Indexing in DBMS
INDEXING AND TYPES OF INDEXING
Indexing in a Database Management System (DBMS) is a data structure technique used to efficiently retrieve records from the database files based on some attributes on which the indexing has been done.
Search Key contains the copy of the Primary Key or the Candidate Key of the database table.
The second column i.e., the pointer contains a pointer or the address of the block where that particular Search key value can be found.
TYPES OF INDEXING
- Primary Indexing
The indexing or the index table created using Primary keys is known as Primary Indexing. It is defined on ordered data. As the index is comprised of primary keys, they are unique, not null, and possess one to one relationship with the data blocks.
Data Elements must be Ordered and are Key values .
The primary index can be classified into two types: Dense index and Sparse index.
Dense Index
A dense index is an indexing method where there is an index entry for every search key value in the data file. This means that every record in the table has a corresponding index entry.
No of Index Entry = No of DB Record
Characteristics of Dense Index
- Contains an index entry for every search key value in the data file.
- Provides direct access to the data record for every key.
- Requires more storage space because it maintains an index entry for each record.
- Generally provides faster search operations since every record has a corresponding index entry.
Example
Consider a table Employee:
A dense index for the EmployeeID column would look like this:
Advantages of Dense Index
- Fast Searches: Quick access to records because there is an index entry for each record.
- Direct Access: Directly points to the data record, making retrieval operations efficient.
Disadvantages of Dense Index
- Storage Overhead: Requires more storage space for maintaining the index entries.
- Maintenance Overhead: More maintenance is required for updates, inserts, and deletes, as the index needs to be updated accordingly.
Sparse Index
A sparse index is an indexing method where index entries are not created for every search key value. Instead, index entries are created only for some of the search key values. Each index entry points to a block or a page of records.
No of Index Entry = No of Block
Characteristics of Sparse Index
- Not Every Key: Contains index entries for only some of the search key values.
- Block Level: Each index entry points to a block or page of records rather than individual records.
- Storage: Requires less storage space compared to a dense index because it has fewer index entries.
Example
Using the same Employee table:
A sparse index for the EmployeeID column might look like this:
Here, Block 1 might contain records for EmployeeID 1 and 2, and Block 2 might contain records for EmployeeID 3 and 4.
Advantages of Sparse Index
- Storage Efficiency: Requires less storage space because it has fewer index entries.
- Maintenance Efficiency: Easier to maintain compared to dense indexing, especially for large datasets.
Disadvantages of Sparse Index
- Slower Access: May require additional block reads to locate the exact record, making searches slightly slower compared to dense indexing.
- Indirect Access: Provides indirect access to records, which may increase search time.
When to Use
- Dense Index: Suitable for smaller tables or tables where search speed is critical, and storage overhead is not a primary concern.
- Sparse Index: Ideal for large tables where storage space is a consideration and search operations can tolerate a slight performance overhead.
2. Clustering Indexing
A clustered index determines the physical order of data in a table.
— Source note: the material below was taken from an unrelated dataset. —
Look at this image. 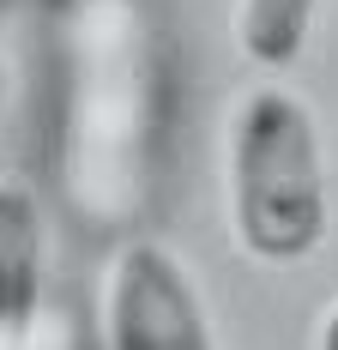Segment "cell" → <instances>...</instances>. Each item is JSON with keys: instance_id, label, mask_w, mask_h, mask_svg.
<instances>
[{"instance_id": "cell-1", "label": "cell", "mask_w": 338, "mask_h": 350, "mask_svg": "<svg viewBox=\"0 0 338 350\" xmlns=\"http://www.w3.org/2000/svg\"><path fill=\"white\" fill-rule=\"evenodd\" d=\"M49 175L85 242H139L169 163V42L151 0H61Z\"/></svg>"}, {"instance_id": "cell-2", "label": "cell", "mask_w": 338, "mask_h": 350, "mask_svg": "<svg viewBox=\"0 0 338 350\" xmlns=\"http://www.w3.org/2000/svg\"><path fill=\"white\" fill-rule=\"evenodd\" d=\"M224 217L254 266H302L333 230L320 115L278 79H254L224 115Z\"/></svg>"}, {"instance_id": "cell-3", "label": "cell", "mask_w": 338, "mask_h": 350, "mask_svg": "<svg viewBox=\"0 0 338 350\" xmlns=\"http://www.w3.org/2000/svg\"><path fill=\"white\" fill-rule=\"evenodd\" d=\"M103 350H218L187 266L157 236L121 242L109 254Z\"/></svg>"}, {"instance_id": "cell-4", "label": "cell", "mask_w": 338, "mask_h": 350, "mask_svg": "<svg viewBox=\"0 0 338 350\" xmlns=\"http://www.w3.org/2000/svg\"><path fill=\"white\" fill-rule=\"evenodd\" d=\"M49 217L31 181L0 175V350H36Z\"/></svg>"}, {"instance_id": "cell-5", "label": "cell", "mask_w": 338, "mask_h": 350, "mask_svg": "<svg viewBox=\"0 0 338 350\" xmlns=\"http://www.w3.org/2000/svg\"><path fill=\"white\" fill-rule=\"evenodd\" d=\"M314 12H320V0H236L230 6V42L248 67L284 72L308 49Z\"/></svg>"}, {"instance_id": "cell-6", "label": "cell", "mask_w": 338, "mask_h": 350, "mask_svg": "<svg viewBox=\"0 0 338 350\" xmlns=\"http://www.w3.org/2000/svg\"><path fill=\"white\" fill-rule=\"evenodd\" d=\"M314 350H338V302L320 314V326H314Z\"/></svg>"}, {"instance_id": "cell-7", "label": "cell", "mask_w": 338, "mask_h": 350, "mask_svg": "<svg viewBox=\"0 0 338 350\" xmlns=\"http://www.w3.org/2000/svg\"><path fill=\"white\" fill-rule=\"evenodd\" d=\"M0 103H6V79H0Z\"/></svg>"}]
</instances>
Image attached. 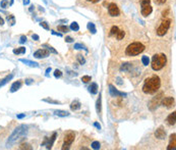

In other words, the order in which the rows are stored on disk is the same as the order of the index key values. This helps reduce the cost of searching because related data is kept close to each other.
In clustered indexing, the data is stored in an ordered file, usually based on a non-key field. This ordering can be based on a primary key or, in some cases, a non-primary key. When an index is created on non-primary key columns, which may not be unique, the solution is to combine two or more columns together to form a unique value.
Clustered indexing works by grouping records with similar properties together. For example, students can be grouped by their semester, such as first-semester, second-semester, and so on.
Clustered indexing utilizes only sparse indexing. The data in the search table is ordered and unique. The arrow from B1 to B2 is called block hanker .
Book Table
| BookID | Title | Genre |
|--------|----------------------|-----------|
| 3 | A Tale of Two Cities | Fiction |
| 1 | Database Systems | Academic |
| 4 | Python Programming | Technical |
| 2 | The Great Gatsby | Fiction |
If we create cluster index , the table will look like
| BookID | Title | Genre |
|--------|----------------------|-----------|
| 1 | Database Systems | Academic |
| 2 | The Great Gatsby | Fiction |
| 3 | A Tale of Two Cities | Fiction |
| 4 | Python Programming | Technical |
3. Secondary Indexing
In databases, searches can be performed on both primary key and non-primary key values. Secondary indexing is used when the data is unordered, and the values can be either key elements or non-key elements. This approach involves using two indexes to facilitate quicker and easier searches.
For key values, a primary index is used, which is a sparse index. For non-key values, a secondary index is created. In this case, the non-key values are first ordered in a secondary table. Then, a separate index table with a dense index is prepared to manage these non-key values.